Transient Acceleration and Termination of Japan Sea Opening Controlled by Oblique-Subduction-Induced Slab Window

Back-arc extension is commonly assumed to be a steady, long-term process. However, geological records from the Japan Sea reveal a short-lived phase of rapid opening during the early–middle Miocene, followed by abrupt cessation. The geodynamic origin of this transient behaviour remains debated. This study employs three-dimensional geodynamic numerical models to investigate how oblique subduction geometry influences slab dynamics, mantle flow, and back-arc extension.

Our results show that a sufficiently high trench obliquity promotes slab breakoff at shallow upper mantle depths, forming a slab window and triggering a short-lived episode of strong lateral (toroidal) mantle flow. This flow dramatically accelerates back-arc extension and generates pronounced along-strike variations in spreading rates. As the slab window sinks into the mantle transition zone, the associated lateral mantle flow rapidly weakens, leading to a sharp decrease and eventual termination of back-arc spreading.

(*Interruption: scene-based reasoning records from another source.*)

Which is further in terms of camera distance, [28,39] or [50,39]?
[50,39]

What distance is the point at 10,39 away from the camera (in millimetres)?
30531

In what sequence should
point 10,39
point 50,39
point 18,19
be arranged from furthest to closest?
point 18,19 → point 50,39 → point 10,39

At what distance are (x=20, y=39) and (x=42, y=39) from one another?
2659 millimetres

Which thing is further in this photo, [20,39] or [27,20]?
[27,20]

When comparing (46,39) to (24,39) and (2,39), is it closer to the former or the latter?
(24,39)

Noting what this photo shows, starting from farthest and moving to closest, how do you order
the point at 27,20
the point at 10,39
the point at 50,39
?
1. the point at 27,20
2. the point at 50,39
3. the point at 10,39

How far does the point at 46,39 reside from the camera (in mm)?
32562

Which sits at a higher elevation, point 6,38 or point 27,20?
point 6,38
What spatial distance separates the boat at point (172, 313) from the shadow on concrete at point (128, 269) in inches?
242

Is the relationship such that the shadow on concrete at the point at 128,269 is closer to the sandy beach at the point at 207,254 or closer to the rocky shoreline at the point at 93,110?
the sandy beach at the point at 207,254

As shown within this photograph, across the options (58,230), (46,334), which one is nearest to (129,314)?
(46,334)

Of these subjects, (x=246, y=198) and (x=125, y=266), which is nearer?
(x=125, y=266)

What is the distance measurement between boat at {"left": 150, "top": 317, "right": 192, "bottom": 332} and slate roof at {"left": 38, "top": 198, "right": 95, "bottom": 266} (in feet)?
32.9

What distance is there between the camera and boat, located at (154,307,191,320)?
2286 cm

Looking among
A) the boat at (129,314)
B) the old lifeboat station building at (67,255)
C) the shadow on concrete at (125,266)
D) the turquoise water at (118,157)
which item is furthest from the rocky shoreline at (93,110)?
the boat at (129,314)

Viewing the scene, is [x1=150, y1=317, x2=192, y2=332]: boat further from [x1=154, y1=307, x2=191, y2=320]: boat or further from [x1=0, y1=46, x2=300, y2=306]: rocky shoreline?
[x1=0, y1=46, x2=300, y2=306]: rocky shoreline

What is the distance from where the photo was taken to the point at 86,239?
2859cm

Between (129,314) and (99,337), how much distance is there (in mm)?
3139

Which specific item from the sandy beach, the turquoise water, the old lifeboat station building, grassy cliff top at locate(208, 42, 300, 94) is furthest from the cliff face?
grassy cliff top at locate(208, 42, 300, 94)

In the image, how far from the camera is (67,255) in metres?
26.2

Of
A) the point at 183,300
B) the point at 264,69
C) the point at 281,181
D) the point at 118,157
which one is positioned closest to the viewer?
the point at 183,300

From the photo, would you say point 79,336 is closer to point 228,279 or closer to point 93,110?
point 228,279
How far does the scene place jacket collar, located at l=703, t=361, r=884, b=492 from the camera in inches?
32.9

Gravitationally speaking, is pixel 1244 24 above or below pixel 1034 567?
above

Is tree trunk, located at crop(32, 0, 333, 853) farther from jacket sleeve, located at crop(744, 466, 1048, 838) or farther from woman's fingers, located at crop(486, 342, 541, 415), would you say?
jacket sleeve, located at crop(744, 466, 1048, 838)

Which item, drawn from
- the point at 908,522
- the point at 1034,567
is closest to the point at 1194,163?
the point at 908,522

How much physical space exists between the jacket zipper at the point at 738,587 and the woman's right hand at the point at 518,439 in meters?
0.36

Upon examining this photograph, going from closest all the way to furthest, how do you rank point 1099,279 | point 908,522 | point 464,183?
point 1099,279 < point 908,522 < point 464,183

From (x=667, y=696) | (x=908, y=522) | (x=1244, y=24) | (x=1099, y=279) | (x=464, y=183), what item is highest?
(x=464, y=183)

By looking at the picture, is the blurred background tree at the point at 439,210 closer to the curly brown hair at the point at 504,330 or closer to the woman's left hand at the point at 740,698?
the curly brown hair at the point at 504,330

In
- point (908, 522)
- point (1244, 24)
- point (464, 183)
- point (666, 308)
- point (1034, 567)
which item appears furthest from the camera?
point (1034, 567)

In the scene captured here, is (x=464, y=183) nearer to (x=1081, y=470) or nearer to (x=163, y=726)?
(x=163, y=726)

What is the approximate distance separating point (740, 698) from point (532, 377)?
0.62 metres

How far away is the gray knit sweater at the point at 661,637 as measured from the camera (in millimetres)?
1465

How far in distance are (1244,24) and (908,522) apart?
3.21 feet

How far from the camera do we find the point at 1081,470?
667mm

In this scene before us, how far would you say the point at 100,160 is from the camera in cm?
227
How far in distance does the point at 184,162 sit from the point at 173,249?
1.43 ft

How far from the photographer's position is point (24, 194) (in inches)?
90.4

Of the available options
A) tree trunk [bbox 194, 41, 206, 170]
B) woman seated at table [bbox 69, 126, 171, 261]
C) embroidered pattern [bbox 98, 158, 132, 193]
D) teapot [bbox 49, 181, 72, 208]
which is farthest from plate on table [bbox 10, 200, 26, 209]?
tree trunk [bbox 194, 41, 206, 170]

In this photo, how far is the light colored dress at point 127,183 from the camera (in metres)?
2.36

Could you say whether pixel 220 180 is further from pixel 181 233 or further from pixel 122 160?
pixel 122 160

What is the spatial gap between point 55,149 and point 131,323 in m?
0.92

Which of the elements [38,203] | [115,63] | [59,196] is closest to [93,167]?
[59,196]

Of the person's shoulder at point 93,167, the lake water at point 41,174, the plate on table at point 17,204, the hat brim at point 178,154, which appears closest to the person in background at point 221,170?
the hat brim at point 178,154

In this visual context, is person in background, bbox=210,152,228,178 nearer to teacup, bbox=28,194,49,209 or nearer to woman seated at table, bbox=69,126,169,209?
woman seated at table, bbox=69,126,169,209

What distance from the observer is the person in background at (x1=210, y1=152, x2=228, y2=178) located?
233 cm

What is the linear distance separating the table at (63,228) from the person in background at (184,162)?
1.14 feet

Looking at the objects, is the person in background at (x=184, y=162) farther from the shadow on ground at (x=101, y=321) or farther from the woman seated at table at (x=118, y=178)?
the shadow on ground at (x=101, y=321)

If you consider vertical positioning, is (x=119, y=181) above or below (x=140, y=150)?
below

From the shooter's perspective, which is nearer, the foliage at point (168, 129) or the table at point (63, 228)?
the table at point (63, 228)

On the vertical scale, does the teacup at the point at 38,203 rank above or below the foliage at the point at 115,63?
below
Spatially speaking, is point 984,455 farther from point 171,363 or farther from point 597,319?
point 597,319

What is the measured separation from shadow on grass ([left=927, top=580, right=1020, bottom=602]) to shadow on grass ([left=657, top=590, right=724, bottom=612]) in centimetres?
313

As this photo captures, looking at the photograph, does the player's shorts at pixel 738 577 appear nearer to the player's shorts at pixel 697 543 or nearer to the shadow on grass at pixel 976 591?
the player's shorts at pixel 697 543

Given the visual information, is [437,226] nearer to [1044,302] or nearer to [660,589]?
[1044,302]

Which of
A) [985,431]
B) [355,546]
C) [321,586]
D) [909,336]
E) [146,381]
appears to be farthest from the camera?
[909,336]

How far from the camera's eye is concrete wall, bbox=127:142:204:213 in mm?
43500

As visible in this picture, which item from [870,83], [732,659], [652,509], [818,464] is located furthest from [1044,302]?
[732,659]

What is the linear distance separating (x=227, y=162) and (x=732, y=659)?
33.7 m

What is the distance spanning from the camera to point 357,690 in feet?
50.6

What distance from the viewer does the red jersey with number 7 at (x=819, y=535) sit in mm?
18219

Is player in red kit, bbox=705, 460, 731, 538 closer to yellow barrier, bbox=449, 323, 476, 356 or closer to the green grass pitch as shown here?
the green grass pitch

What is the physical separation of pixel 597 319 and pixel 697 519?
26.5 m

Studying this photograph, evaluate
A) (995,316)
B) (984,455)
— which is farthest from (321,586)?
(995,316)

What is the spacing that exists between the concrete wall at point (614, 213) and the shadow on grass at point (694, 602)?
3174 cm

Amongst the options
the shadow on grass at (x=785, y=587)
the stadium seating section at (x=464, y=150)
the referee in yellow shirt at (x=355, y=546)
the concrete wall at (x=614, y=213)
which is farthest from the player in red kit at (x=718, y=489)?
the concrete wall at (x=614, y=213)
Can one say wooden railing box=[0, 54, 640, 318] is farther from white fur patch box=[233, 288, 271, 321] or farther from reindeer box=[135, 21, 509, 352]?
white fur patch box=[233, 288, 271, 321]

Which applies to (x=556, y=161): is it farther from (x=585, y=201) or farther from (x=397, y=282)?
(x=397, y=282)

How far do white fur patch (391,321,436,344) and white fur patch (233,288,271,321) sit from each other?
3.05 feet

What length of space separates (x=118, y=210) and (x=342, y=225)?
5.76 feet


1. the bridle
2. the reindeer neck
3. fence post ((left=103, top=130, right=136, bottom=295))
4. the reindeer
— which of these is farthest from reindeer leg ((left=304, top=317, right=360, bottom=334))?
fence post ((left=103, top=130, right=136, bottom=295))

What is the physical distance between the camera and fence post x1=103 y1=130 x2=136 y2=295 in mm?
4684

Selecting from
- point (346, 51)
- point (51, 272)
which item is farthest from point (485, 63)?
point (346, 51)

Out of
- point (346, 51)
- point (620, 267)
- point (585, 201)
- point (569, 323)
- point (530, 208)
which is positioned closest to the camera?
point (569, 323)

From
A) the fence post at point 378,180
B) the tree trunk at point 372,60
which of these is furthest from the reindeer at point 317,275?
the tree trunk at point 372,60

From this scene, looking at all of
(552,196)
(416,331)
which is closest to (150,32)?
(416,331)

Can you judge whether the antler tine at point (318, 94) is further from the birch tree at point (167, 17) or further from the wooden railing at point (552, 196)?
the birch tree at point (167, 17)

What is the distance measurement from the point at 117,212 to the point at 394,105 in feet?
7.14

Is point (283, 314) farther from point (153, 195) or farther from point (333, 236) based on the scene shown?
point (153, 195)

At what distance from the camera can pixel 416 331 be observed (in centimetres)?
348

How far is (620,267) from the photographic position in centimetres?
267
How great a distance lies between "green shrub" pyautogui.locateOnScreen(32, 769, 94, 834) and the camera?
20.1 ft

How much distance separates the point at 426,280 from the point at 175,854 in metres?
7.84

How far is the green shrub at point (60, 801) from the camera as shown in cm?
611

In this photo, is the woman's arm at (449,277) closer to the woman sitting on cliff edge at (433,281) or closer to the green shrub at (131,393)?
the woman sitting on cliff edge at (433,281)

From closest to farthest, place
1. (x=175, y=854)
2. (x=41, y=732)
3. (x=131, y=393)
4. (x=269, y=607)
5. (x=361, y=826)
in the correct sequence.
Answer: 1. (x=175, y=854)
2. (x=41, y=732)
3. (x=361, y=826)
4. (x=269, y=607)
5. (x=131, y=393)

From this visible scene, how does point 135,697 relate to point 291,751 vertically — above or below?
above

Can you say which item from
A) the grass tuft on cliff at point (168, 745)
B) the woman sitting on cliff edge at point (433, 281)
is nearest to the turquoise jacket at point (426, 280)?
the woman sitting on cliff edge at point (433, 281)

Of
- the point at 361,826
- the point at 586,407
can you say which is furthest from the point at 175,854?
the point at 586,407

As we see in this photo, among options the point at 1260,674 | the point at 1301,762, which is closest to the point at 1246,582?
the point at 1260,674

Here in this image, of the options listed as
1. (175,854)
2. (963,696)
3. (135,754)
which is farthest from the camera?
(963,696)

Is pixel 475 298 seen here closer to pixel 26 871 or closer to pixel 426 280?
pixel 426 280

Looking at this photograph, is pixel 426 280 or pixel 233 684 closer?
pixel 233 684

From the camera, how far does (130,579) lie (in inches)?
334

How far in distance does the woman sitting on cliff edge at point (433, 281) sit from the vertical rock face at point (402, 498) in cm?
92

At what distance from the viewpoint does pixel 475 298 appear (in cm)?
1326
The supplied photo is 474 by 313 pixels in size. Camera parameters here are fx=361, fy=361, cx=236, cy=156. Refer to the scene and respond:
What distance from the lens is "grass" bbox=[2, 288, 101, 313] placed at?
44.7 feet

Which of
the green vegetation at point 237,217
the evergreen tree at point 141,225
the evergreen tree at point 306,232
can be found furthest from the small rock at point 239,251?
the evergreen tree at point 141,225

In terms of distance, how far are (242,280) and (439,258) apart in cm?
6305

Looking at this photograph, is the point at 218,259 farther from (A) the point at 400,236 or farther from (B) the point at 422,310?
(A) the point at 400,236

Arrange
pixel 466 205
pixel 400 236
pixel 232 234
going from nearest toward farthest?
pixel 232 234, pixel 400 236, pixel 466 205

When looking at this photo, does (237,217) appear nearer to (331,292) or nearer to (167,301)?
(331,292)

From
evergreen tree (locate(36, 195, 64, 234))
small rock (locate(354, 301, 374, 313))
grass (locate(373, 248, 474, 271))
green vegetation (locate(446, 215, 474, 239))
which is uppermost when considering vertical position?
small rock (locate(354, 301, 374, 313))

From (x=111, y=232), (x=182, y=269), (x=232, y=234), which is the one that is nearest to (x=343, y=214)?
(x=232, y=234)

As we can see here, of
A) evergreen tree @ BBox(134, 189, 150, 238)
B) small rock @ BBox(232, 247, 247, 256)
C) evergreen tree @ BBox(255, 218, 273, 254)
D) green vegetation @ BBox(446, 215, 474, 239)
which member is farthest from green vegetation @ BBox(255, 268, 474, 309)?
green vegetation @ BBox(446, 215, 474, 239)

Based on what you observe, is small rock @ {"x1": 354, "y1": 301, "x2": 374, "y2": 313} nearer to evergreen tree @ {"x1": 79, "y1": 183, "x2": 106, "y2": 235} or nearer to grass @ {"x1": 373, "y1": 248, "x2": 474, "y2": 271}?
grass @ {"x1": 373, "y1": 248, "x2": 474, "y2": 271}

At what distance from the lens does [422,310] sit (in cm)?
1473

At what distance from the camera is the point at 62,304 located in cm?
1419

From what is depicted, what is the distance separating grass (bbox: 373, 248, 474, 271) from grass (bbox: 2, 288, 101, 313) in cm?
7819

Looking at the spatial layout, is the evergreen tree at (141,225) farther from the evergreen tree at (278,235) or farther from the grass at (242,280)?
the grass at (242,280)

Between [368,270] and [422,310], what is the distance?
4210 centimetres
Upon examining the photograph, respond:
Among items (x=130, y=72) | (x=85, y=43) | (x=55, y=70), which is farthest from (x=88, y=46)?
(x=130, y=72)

In contrast, models with lower subduction obliquity exhibit no slab breakoff, lack significant lateral mantle flow, and fail to reproduce rapid back-arc extension. These results suggest that slab breakoff induced by oblique subduction provides an efficient yet transient mechanism for focusing back-arc extension. Our findings offer a unified geodynamic explanation for the timing, spatial pattern, and abrupt end of Japan Sea opening. The proposed mechanism may also help explain slab window formation and episodic back-arc activity in other obliquely convergent margins.